We looked at the best league average seasons and the most valuable average seasons. But on the other end, who owns the worst ‘average’ seasons and the least valuable average seasons? Look no further than Art Whitney in 1886.

Whitney batted for a .239/.315/.286 line, leading to a sub-.600 OPS, standing at .595, and wOBA of .294. They’re really not far off from Kevin Newman in 2020-2021, who hit .226/.268/.302, had a .570 OPS, and .250 wOBA. The only difference? Newman had a 54 wRC+, and Whitney had a 99 wRC+. The reason is the league average batter in 1886 had a .634 OPS and .303 wOBA. The league average batter over 100 years later in 2020-2021 had an OPS above .730 and wOBA above .315.

The least valuable league average hitting season comes from Richie Hebner in 1975. Hebner posted a .246/.319/.392 line, which fell right in line with the league average .258/.327/.374 batting line. However, while Hebner posted solid numbers at the plate, his defense fell flat. He had -13 total zone runs at the hot corner, the second least among all qualified defenders at third base. His defense brought his fWAR down to just .5.

The worst hitting season among the 1.8-2.2 fWAR group is a close decision between one of the most underrated defenders of all time, Jack Wilson in 2005, and Pop Smith in 1888. Wilson batted just .257/.299/.363, leading to a .288 wOBA (the third-worst mark) and 71 wRC+ (the worst mark). However, he had a +1.9 fWAR because he put up unbelievable numbers as a defender at shortstop. Wilson racked up +32 defensive runs saved while having +8.0 range runs above average and a +13.1 UZR/150.

If you want an example of how Gold Gloves are totally just a popularity contest, look no further than Wilson’s season. Since DRS has been recorded, his 2005 season is the 5th highest total and third-most among shortstops. Plus, he has just one of 13 seasons with a UZR/150 over +15. Yet he lost out to the Gold Glove to Omar Vizquel, who had +1 DRS and +6.5 UZR.150.
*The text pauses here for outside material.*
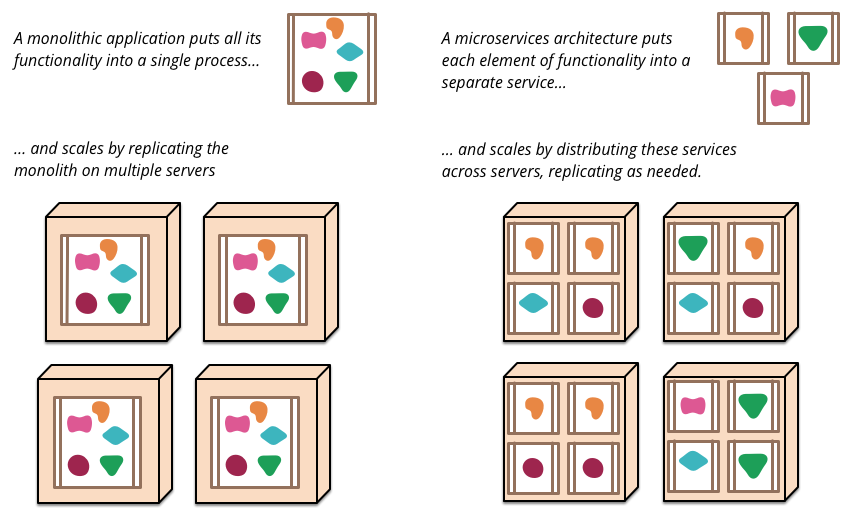 http://www.martinfowler.com/articles/microservices.html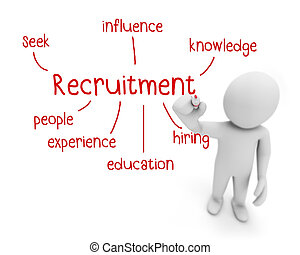 recruitment text ,business man writing recruitment concept...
Hitting-wise, Wilson was pretty bad. So what did Pop Smith do in 1888? Smith only hit .206/.248/.270, leading to a .248 wOBA. Smith has a worse average, on-base percentage, slugging percentage, and weighted on-base average compared to Wilson in ‘05. So why is it so close? Well, it’s because he has a wRC+ 11% better than Wilson, coming in at 82. Batters in ‘05 were hitting .264/.330/.419, while batters in the late 1800s were hitting just .239/.291/.320. Technically, Smith was worse than Wilson, but only because ‘88 was much less hitter-friendly than ‘05.

Regardless of the run environment, an 82 wRC+ is pretty bad. Smith ended up with a 1.9 fWAR because he was still a plus defender up the middle. Smith split his time at shortstop and second base, racking up +5 total zone runs. His very good defense up the middle helped prop up his overall value.